§ Soal Latihan
A. Sebutkan semua kalangan pendahulu Islam yang shalih yang disebut dalam teks halaman tentang akhlak.
B. Tolong jawab pertanyaan berikut berdasarkan teks halaman tentang akhlak:
(i) Apa tujuan Agama Islam menurut teks itu?
(ii) Siapa perawi hadits tentang diutusnya Rasulullah untuk menyempurnakan akhlak?
(iii) Apa yang dimohonkan kepada Allah agar sentiasa diberikan kepada kita semua?
C. Lanjutkan teks halaman tentang akhlak dan tasawuf dalam Islam mulai dari kalimat terakhirnya.

§ Teks Halaman
┏━━

Tentang Ihsan atau tentang Akhlak diuraikan dalam Tasawuf dalam Islam.

Dengan tasawuf dalam Islam kita dapat mengetahui tentang akhlak yakni bagaimana kita berakhlak sebagai hamba Allah dengan Allah ta’ala, bagaimana kita berakhlak dengan ciptaanNya yang lain seperti alam, tumbuh2an, hewan dan termasuk bagaimana kita berakhlak dengan sesama manusia.
Marilah kita berakhlak baik bagi sesama manusia apalagi bagi sesama muslim.
Marilah kita saling menghargai pemahaman masing-masing terhadap Al-Qur’an dan Hadits.

Bagaimanapun pemahaman kita, seberapa banyak ilmu yang diperoleh, seberapa banyak amal/ibadah yang telah dilakukan, apakah mewujudkan sebagai muslim yang berakhlak baik, muslim yang sholeh , muslim yang ihsan ?
Sungguh tujuan Agama Islam adalah mewujudkan hamba Allah yang berakhlakul karimah.

Rasulullah mengatakan “Sesungguhnya aku diutus (Allah) untuk menyempurnakan Akhlak.” (HR Ahmad).
Wassalam



السلام عليكم ورحمة الله وبركاته
إن الحد لله نحمده وأشهد أن لا إله إلا الله وأن محمدا عبده ورسوله, اللهم صل وسلم على محمد صلى الله عليه وعلى اله وأصحابه ومن تبعهم بإحسان إلى يوم الدين وسلّم تسليما كثيرا
Pertama-tama saya memohon kepada Allah – سبحانه وتعالى – agar kita semua sentiasa diberikan kelapangan dada untuk menerima kebenaran yang datang dari Allah – سبحانه وتعالى – (Al-Quran) dan Rasulullah – صلى الله عليه وسلم – ( Al-Hikmah,Sunnah ) tentu saja dengan sebagaimana yang telah difahami serta dipraktekan oleh para pendahulu islam yang shalih dari kalangan Shahabat,Tabi’in,Tabiuttabi’in dan para Ulama yg senantiasa istiqomah diatas Aqidah dan Manhaj mereka.

┗━━

§ Kutipan Data
┏━━

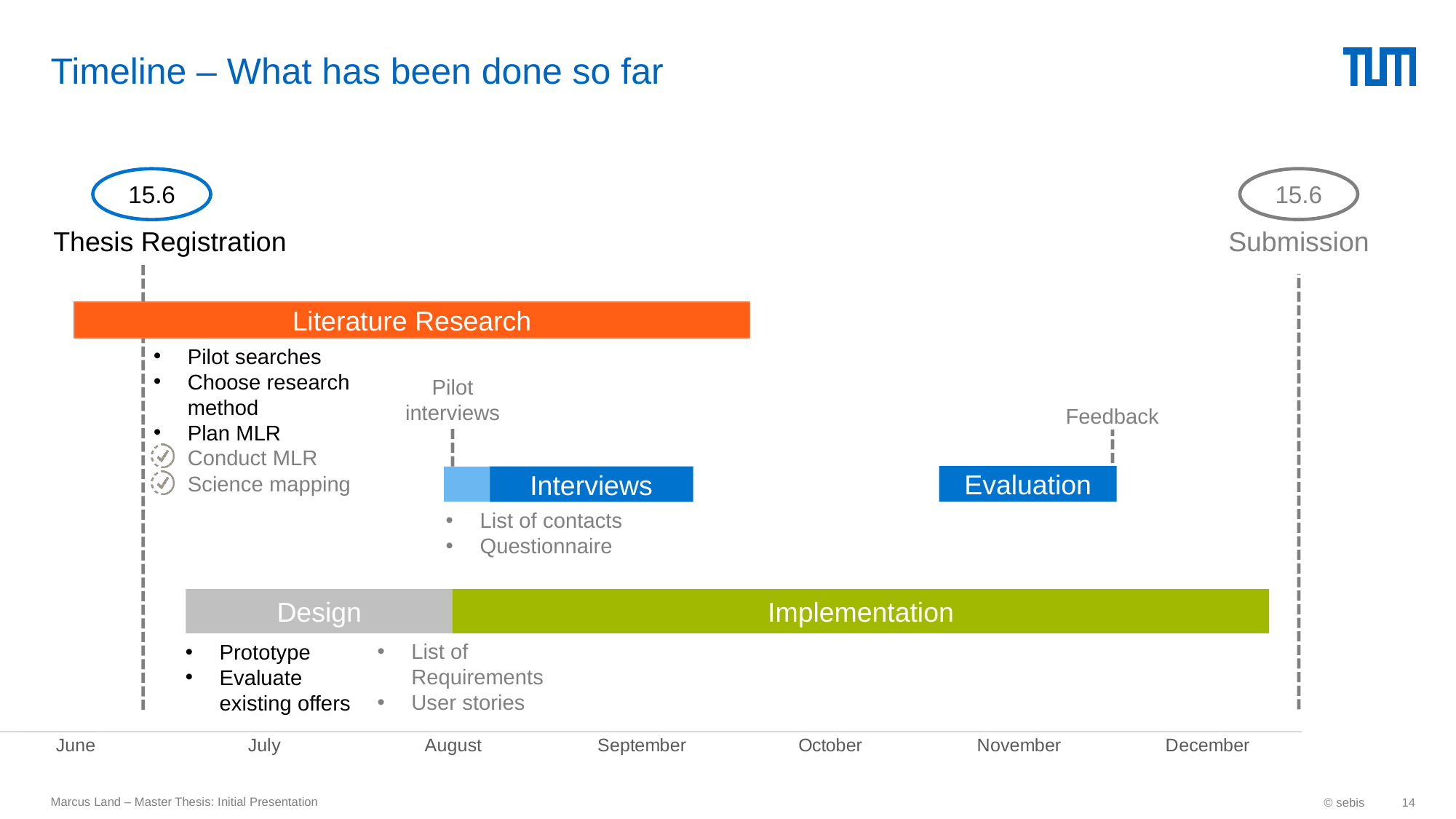
Which phase bar is longer, Evaluation or Literature Research? Literature Research Which phase bar starts earliest on the timeline? Literature Research What is the title of the slide? Timeline – What has been done so far What is the last month label on the horizontal axis? December What colour is the Literature Research bar? Orange Which phase bar spans the longest period on the timeline? Implementation How many phase bars are drawn on the timeline? 5 What date is shown in the circle above "Thesis Registration"? 15.6 What date is shown in the circle above "Submission"? 15.6 How many month labels are shown along the horizontal axis of the timeline? 7 Which phase bar is longer, Design or Implementation? Implementation What is the first month label on the horizontal axis? June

┗━━

§ Jawaban Latihan
A. Shahabat, Tabi'in, Tabiuttabi'in, dan para Ulama yang senantiasa istiqomah di atas Aqidah dan Manhaj mereka.

B.
(i) Mewujudkan hamba Allah yang berakhlakul karimah.
(ii) Ahmad (HR Ahmad).
(iii) Kelapangan dada untuk menerima kebenaran yang datang dari Allah dan Rasulullah.

C.
Kemudian tak lupa saya haturkan terima kasih yg dalam atas sambutan, kejujuran dan keramahan Ustazd yang dengan santun telah menanggapi apa yang telah diyakini oleh Ulama’ besar ‘’Syaikh Abdul Qadir Al-Jailani – رحمه الله – ’’ di dalam kitabnya yang masyhur.
Sodaraku yang semoga Allah – سبحانه وتعالى – slalu melimpahkan hidayah dan Taufik untuk kita semua, begitu panjangnya diskusi masalah ini ‘’ Tentang di mana Allah ?‘’ sedikit banyak itu menunjukkan pentingnya permasalahan ini,sebagaimana syariat kalimat tanya tersebut telah meluncur dari bibir al-Mushthafa – صلى الله عليه وسلم – untuk membuktikan iman seorang budak wanita.
Sungguh termasuk tauhid yg sangat mendasar dan wajib untuk diimani adalah tauhid Asma’ dan Shifat. Artinya kita meyakini dan mengimani serta menamai Allah dengan nama-nama yang Dia tetapkan untuk diri-Nya, atau ditetapkan oleh Rasulullah untuk-Nya, serta menetapkan sifat-sifat yang ditetapkan oleh Allah untuk diri-Nya atau yg ditetapkan Oleh Rasulullah – صلى الله عليه وسلم –.
Setelah kita tahu aqidanya Saikh Abdul Qadir Al-Jailani – رحمه الله – , mari kita tengok aqidah Imam Empat serta ulama Muliya lainya, setelah itu adakah pilihan lain yang lebih sempurna dari apa yang telah mereka yakini ?……
Imam Abu Hanifah al-Kufi- رحمه الله – (150-H)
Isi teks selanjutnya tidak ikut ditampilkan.